日大三vs二松学舎大附
日大三打線開花、4本塁打で二松学舎大附に圧勝
反撃の口火を切る本塁打を放った小牧淳也(日大三)
強風が吹き荒れる中、注目対決に午前中からスタンドは埋まった。
日大三はここまで3試合、スコアの上では圧勝でも、スッキリしない内容であったが、この試合では、好投手相手に打線が覚醒し、4本の本塁打で二松学舎大附を8回コールドで破った。
センバツに出場した二松学舎大附の先発は、左腕のエース・大江竜聖。対する日大三は、先発メンバーに左が4人並ぶ。
日大三の小倉全由監督は、「打てなかったらどうしようとか考えずに、思い切っていけ」と指示。選手はそれに応えた。
もっとも、序盤試合の主導権を握ったのは二松学舎大附だった。
1回裏、秋はベンチ入りすらできなかったものの、秋から冬にかけて成長し、1番打者として定着している平野智也が中前安打で出塁し、犠打、内野安打で三塁に進む。ここでセンバツ以降、勝負強さを買われて4番の座にいる北本一樹が左前安打でまず1点。2回裏にも、四球で出塁した平野潤を、9番の岡田浩輝が左前安打で還して、1点。2-0とした。
日大三、反撃の口火を切ったのは、3回表に飛び出した、1番下小牧淳也のレフトオーバーの本塁打であった。下小牧の本塁打が呼び水となり、日大三の猛攻が始まる。
4回表には、左前安打の川﨑拳士朗を一塁に置いて、7番佐々木勝哉がセンター越えの2ラン本塁打で、日大三が逆転した。この日の大江は、ボールが全体的に高めに行っていた。
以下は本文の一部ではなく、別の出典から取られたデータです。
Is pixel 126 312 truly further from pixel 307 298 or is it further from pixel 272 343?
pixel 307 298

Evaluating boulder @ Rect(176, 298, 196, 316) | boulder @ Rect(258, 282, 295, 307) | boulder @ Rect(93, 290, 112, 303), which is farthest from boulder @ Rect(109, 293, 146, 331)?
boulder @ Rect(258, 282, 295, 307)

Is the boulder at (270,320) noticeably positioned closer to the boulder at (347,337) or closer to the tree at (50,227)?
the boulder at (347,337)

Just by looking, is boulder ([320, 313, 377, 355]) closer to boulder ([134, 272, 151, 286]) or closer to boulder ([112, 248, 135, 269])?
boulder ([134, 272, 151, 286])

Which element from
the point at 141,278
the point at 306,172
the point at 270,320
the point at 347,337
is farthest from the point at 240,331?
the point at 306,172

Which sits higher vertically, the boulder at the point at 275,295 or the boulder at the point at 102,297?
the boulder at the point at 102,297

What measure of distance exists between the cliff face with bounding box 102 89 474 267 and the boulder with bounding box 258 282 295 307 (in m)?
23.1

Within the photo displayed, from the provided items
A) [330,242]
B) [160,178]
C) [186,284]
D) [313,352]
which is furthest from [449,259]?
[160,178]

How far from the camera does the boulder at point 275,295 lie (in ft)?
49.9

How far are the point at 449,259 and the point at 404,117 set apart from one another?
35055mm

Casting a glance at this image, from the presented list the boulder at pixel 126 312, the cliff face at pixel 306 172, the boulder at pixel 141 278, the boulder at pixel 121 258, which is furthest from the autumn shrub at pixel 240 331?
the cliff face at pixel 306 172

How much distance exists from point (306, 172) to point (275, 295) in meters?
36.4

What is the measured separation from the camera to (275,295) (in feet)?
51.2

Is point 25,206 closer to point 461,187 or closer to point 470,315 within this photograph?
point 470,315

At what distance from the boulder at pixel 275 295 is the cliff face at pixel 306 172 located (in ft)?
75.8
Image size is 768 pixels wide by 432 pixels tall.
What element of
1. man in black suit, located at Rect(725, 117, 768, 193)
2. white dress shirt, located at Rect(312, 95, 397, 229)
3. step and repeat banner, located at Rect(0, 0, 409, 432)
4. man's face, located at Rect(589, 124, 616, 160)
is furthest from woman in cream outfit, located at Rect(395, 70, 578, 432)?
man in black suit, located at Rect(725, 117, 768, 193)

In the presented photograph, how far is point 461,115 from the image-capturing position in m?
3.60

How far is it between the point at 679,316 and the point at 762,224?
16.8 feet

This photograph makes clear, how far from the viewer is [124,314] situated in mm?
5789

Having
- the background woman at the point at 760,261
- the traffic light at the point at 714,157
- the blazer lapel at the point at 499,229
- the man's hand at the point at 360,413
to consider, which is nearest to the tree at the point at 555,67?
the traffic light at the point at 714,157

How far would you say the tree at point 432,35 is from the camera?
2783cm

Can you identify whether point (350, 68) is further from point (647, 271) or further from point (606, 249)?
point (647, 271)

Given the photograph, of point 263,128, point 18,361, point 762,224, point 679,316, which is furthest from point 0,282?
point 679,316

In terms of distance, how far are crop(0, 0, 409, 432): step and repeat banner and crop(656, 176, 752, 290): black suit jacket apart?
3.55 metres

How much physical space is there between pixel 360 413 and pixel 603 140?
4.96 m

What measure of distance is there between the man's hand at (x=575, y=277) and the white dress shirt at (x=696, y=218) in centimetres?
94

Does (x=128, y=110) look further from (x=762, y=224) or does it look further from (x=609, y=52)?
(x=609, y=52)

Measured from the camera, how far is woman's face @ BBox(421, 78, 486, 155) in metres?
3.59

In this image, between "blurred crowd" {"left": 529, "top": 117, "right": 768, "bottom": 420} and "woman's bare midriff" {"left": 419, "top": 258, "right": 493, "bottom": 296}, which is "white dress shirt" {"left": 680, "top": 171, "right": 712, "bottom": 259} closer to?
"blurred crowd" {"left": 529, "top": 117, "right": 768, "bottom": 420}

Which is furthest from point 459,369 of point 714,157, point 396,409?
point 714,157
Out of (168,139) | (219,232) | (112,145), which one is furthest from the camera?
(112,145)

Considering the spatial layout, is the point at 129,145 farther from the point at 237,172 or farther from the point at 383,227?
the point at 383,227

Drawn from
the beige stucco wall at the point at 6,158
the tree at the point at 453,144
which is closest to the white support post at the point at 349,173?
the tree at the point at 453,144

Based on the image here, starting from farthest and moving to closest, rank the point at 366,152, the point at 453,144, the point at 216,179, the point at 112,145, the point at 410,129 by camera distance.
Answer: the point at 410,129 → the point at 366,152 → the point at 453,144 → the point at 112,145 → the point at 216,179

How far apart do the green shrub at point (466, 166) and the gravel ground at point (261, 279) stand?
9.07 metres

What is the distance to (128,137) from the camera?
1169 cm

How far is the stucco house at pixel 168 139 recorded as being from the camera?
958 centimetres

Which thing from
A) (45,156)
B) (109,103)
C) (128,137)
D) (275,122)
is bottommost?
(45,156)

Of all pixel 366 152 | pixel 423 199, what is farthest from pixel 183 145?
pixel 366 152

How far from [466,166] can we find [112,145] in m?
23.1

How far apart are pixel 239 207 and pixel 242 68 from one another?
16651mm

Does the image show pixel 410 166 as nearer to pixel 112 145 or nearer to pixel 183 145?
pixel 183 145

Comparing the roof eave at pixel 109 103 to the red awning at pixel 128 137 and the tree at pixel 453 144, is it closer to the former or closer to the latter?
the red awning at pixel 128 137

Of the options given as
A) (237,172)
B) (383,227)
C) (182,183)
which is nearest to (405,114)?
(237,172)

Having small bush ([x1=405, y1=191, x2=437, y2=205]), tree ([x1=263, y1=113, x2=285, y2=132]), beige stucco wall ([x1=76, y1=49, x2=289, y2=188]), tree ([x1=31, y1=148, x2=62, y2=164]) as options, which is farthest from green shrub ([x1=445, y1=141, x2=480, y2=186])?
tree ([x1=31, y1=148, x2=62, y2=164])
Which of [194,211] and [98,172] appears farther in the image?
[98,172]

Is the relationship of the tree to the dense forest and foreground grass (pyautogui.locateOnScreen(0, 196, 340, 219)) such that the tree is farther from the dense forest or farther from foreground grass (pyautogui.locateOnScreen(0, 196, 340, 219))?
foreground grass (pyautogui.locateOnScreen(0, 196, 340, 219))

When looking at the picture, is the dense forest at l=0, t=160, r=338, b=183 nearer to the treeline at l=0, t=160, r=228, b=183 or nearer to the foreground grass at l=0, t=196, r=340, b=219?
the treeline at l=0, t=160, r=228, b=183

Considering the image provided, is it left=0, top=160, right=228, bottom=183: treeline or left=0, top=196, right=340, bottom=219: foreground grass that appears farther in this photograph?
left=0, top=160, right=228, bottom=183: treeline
6回表には6番小藤翼が今大会3本目となる本塁打を放ち、7回表には、4番坂倉将吾の左前適時打などで1点を入れた。
投げては先発の小谷野楽夕が、序盤に2点を取られたものの、5回を4安打1四球に抑え、試合を日大三ペースに持ち込んだ。6回から登板した田村孝之介も大崩れせず、3回を4安打無失点に抑えた。
勝負ありの満塁本塁打を放った田村孝之介(日大三)
そして8回表。1安打2四死球などによる二死満塁の場面で、打席には、エースでもある3番の田村。この大会まだ本塁打はない田村であったが、大江の初球を思い切り叩くと、第2球場より広い、神宮球場であっても十分オーバーフェンスになるような豪快な一発は満塁本塁打となり、勝負は決し、9-2、8回コールドで、日大三が勝った。
二松学舎大附の市原勝人監督は、いくら打たれても、大江を代えることはなかった。
「今日はスライダーが高めに行きました。今日負ければ終わりということではないので、負けるのであれば、悔しい負けをしてほしい」と市原監督は語る。市原監督は、大江にあえて試練を与えたわけだ。
昨年、「1年生トリオ」で話題になり、夏の甲子園大会に進み、センバツにも出場した。その中で「どこかにおごりがなかったか」というのが、市原監督の思いだ。
大江の投球には、昨年までのような、ハツラツとした感じは、影を潜めていた。ただそれは、大江の成長に必要なプロセスでもあるはずだ。昨年は「怖さ知らずの1年生」という雰囲気だったが、それでは、当然壁にぶつかる。その壁を乗り越えてこそ、本当の意味での、エースであり、好投手になれるのではないか。
二松学舎大附はコールド負けにより、9回を迎えることができなかった。
市原監督は、「あの1イニングをできなかった悔しい気持ちを、夏にどうつなげるかです」と語る。「選手に悔しさをかみしめてほしい」と思っている市原監督自身が悔しさを隠せなかった。二松学舎大附にすれば、想定外の大敗だったかもしれないが、この敗戦をどう受け止めるかで、夏に向けて、非常に意味のある敗戦になるはずだ。
一方、秋季都大会の1回戦でコールド負けした日大三は、「うちは挑戦者」という小倉監督の下、開花した打線がどこまで暴れるか、今後の戦いが注目される。